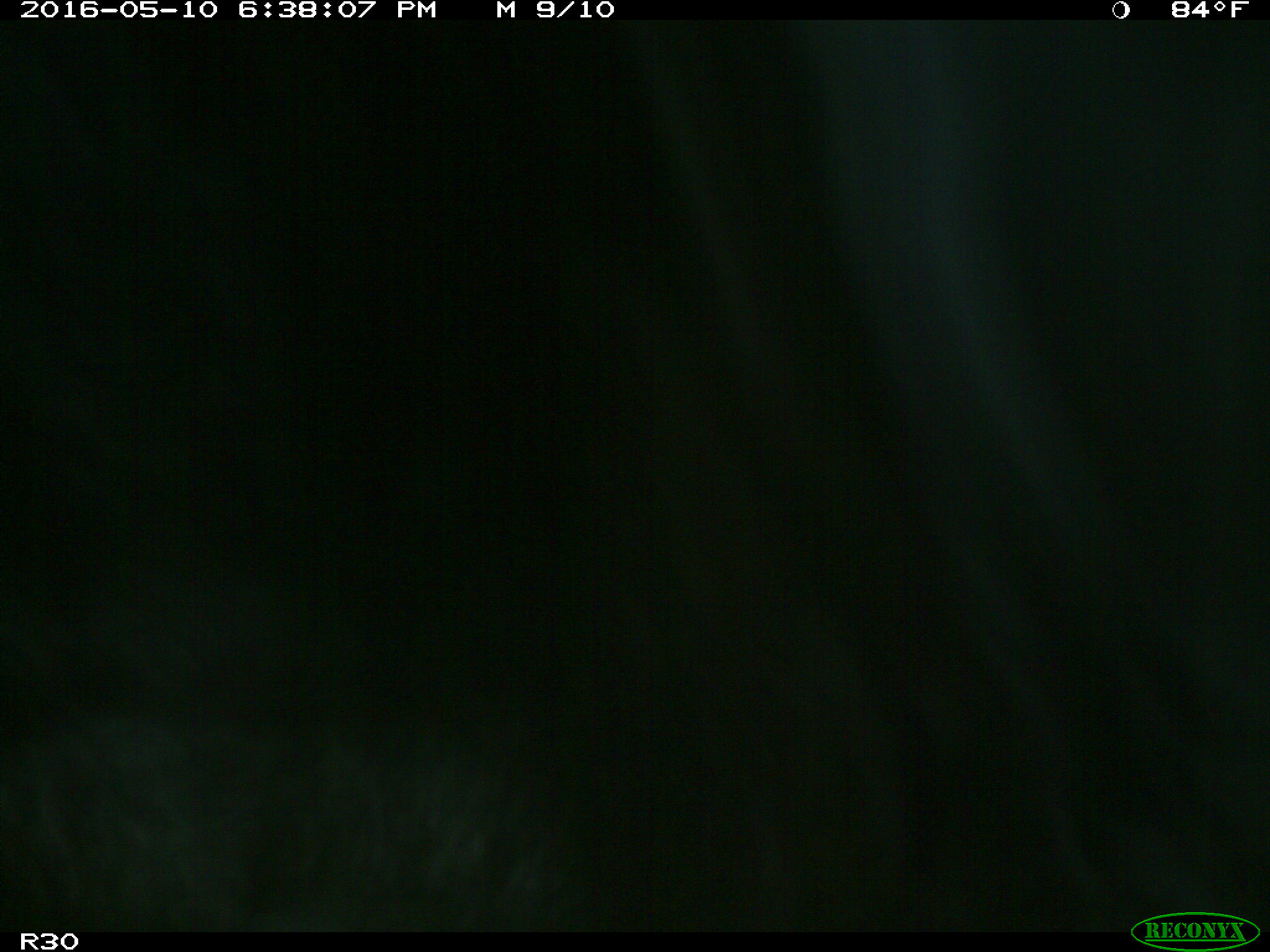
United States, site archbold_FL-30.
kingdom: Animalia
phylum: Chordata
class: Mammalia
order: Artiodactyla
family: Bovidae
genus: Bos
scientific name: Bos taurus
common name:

_ _ _ _ _

The answer is the full listing above, repeated exactly, with its pictures removed.

United States, site archbold_FL-30.
kingdom: Animalia
phylum: Chordata
class: Mammalia
order: Artiodactyla
family: Bovidae
genus: Bos
scientific name: Bos taurus
common name:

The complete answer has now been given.